SOURCE EXTRACT:
== == ==

Watch this episode of the podcast
Mentioned in the podcast
- The Four Corners of Conversion: Understanding the Intersection of Copy, Design, Interaction & Psychology by Oli Gardner for Call to Action Conference 2015.
- Brand & CRO: Trick or Treat, the Choice is Yours by Wil Reynolds for Call to Action Conference 2015.
- Why Branding and PPC Go Together Like PB&J, interview with Dana DiTomaso for the Call to Action podcast.
- Attention-Driven Design: 23 Visual Principles For Designing More Persuasive Landing Pages, ebook by Oli Gardner for Unbounce.
- Attention Ratio definition from the Unbounce Conversion Marketing Glossary.
- Message Match definition from the Unbounce Conversion Marketing Glossary.
- Call to Action theme music brought to you by the great folks at Wistia.
Read the transcript
Dan Levy: Something that you’ve always said is that the day you started Unbounce was the day that you became a marketer. And now, that was what, six years ago?
Oli Gardner: Six and a half, yeah.
Dan Levy: All right, six and a half. So you’ve been a marketer for a while, and you’ve been writing about landing pages and conversion-centered design for all that time. What’s the most surprising change you’ve seen in those six and a half years?
Oli Gardner: The most surprising thing is that very little has changed. The same shitty mistakes are still happening. I just looked back over lunch. I looked back at the beginning of the blog, and it was the ninth blog post I wrote in September 2009, and it was all about – it was something to do with squirrels, or I don’t know.
Dan Levy: You’re still writing about squirrels. Wow, really nothing has changed.
Oli Gardner: Yeah, I don’t think it was squirrels, but it was related. It was something to do with like —
Dan Levy: The first line, or it wasn’t the first line, but one of the first chapters in the last ebook was Squirrels Are Jerks.
Oli Gardner: Yeah, they are. Distracting things. So it’s all about these unfocused experiences, whether it’s unfocused in terms of how many things there are to do, or just nobody – it was about messaging. There wasn’t a single message on a page. And I have to say the same thing now, which is kind of frustrating, ‘cause not much has changed. Things have evolved in some ways, but I think it’s time for a fundamental shift. And I think I don’t know how it’s gonna happen. Maybe with machine learning becoming such a thing, maybe that’s gonna be the thing that draws out, maybe it’s faster and more automated access to proving that things aren’t a good idea. We still have the same problems – too many links, too many distractions, or ecommerce sites still use carousels that we said years ago aren’t a good thing. Proven many times, but people still do it so I don’t know. Maybe machines have to tell people instead of marketers telling marketers.
Dan Levy: Right. Basically, it’s up to the machines to shame us into doing it right.
Oli Gardner: Machine shame.
Dan Levy: Yeah. #machineshame
Oli Gardner: I like it.
Dan Levy: Yeah. Actually, one of the first posts that we worked on together when I started a couple years ago was 98 Percent of Marketers Are Doing It Wrong. Or maybe it was 99.

== == ==

THE DATA:

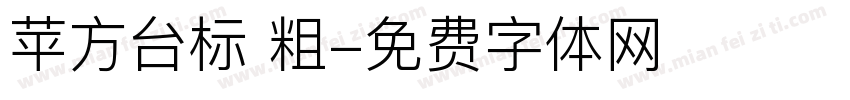 苹方台标 粗字体转换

== == ==

In the podcast page, who is credited with providing the Call to Action theme music?

The folks at Wistia.